In our policy brief, we outline the following recommendations for federal, provincial, and territorial action that are necessary to drive positive change for youth experiencing homelessness and mental health issues: 

Recommendations for Government

Government of Canada

  1. Federal leadership in the development and implementation of a National Youth Homelessness Strategy to prevent and end youth homelessness, supported by a targeted investment.
  2. Federal prioritization and support for systems integration at the provincial, territorial, and community levels to address the mental health needs of youth experiencing homelessness.
  3. Federal support for program models that focus on prevention and rapid exits from homelessness for youth, within which strategies for addressing the mental health needs of youth should be embedded.
  4. Federal adoption of a youth-centered approach to addressing youth homelessness, grounded in human rights.
  5. Federal commitment to addressing the unique needs of diverse youth experiencing homelessness, as reflected in both policy and funding.
  6. Federal adoption of a national research strategy focused on youth homelessness in order to advance an integrated systems response, within which a mental health strategy is embedded in all elements. 

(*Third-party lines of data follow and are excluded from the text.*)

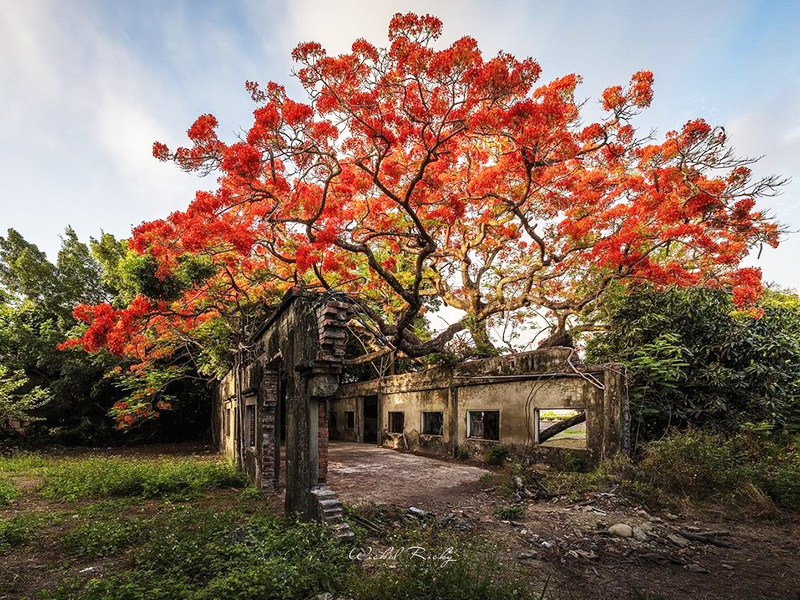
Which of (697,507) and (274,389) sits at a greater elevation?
(274,389)

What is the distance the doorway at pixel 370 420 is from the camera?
18620 millimetres

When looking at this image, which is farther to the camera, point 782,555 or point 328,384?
point 328,384

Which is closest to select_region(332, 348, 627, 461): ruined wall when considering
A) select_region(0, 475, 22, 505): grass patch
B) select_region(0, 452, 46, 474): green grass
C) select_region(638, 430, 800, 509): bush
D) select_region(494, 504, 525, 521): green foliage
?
select_region(638, 430, 800, 509): bush

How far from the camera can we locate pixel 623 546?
16.7 feet

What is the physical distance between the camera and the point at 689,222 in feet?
33.6

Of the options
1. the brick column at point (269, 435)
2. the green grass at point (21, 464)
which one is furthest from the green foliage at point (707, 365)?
the green grass at point (21, 464)

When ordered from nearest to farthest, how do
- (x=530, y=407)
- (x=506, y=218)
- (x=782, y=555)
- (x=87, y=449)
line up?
(x=782, y=555)
(x=530, y=407)
(x=506, y=218)
(x=87, y=449)

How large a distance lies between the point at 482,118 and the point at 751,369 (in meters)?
7.13

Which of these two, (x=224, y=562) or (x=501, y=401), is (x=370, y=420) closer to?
(x=501, y=401)

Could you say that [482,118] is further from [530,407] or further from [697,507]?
[697,507]

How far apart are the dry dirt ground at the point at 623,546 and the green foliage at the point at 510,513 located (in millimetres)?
91

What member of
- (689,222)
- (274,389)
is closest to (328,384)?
(274,389)

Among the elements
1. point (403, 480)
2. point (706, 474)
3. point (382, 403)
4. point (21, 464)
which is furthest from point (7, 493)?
point (706, 474)

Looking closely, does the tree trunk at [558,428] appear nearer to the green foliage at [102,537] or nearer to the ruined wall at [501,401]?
the ruined wall at [501,401]
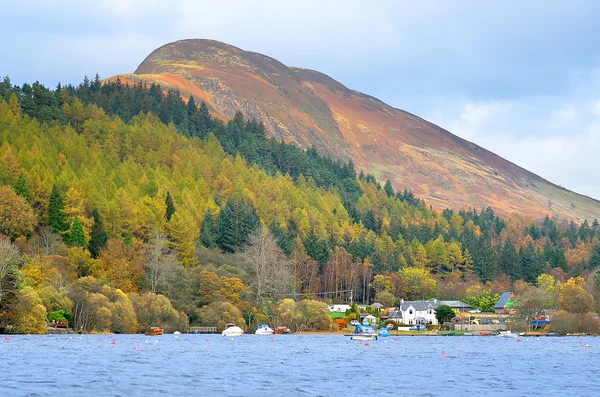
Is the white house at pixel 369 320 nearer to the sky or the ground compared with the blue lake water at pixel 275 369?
nearer to the sky

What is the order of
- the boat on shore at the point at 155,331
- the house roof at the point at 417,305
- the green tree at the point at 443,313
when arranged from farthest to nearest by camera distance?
the house roof at the point at 417,305 < the green tree at the point at 443,313 < the boat on shore at the point at 155,331

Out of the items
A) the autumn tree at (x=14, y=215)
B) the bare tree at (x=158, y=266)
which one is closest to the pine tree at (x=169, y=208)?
the bare tree at (x=158, y=266)

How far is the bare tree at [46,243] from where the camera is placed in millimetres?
142625

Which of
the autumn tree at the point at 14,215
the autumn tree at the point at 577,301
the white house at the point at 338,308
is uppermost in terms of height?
the autumn tree at the point at 14,215

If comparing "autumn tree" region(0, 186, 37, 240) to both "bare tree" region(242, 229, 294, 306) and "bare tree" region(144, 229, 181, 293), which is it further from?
"bare tree" region(242, 229, 294, 306)

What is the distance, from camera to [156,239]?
152500 mm

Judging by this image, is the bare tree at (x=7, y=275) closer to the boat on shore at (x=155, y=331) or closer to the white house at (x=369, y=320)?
the boat on shore at (x=155, y=331)

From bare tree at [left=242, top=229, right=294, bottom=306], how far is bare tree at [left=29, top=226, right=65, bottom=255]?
31583 mm

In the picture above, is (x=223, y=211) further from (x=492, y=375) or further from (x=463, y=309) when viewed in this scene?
(x=492, y=375)

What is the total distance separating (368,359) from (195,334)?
162 feet

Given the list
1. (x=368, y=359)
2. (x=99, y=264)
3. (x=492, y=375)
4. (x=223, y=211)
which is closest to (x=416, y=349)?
(x=368, y=359)

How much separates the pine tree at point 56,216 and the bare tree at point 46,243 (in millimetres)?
1238

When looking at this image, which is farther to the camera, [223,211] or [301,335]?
[223,211]

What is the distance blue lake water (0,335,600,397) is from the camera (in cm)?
5856
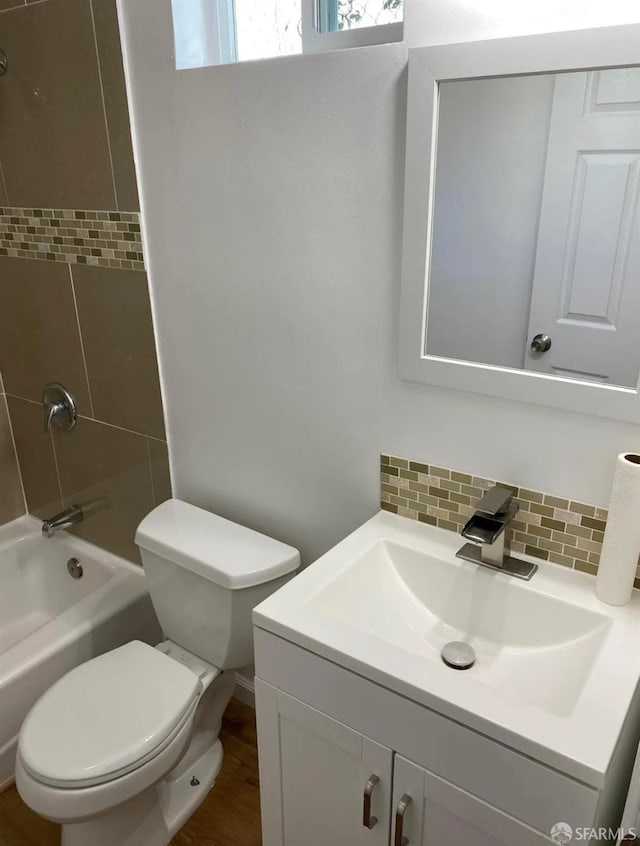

Provincial and Territorial Governments

  1. Provincial and territorial development and implementation of strategies to prevent and end youth homelessness, supported by a targeted investment. 
  2. Provincial and territorial prioritization and support for systems integration in all efforts to address the mental health needs of youth experiencing homelessness.
  3. Provincial and territorial support for program models that focus on prevention and rapid exits from homelessness, within which strategies for addressing the mental health needs of youth should be embedded.
  4. Provincial and territorial adoption of a youth-centered approach to addressing youth homelessness, grounded in human rights.
  5. Provincial and territorial commitment to ensuring that all provincial, territorial, and community strategies and program responses address the unique needs of diverse youth experiencing homelessness.
  6. Provincial and territorial knowledge development and data management specific to youth homelessness in order to advance an integrated systems response, with a special focus on youth’s mental health and wellness.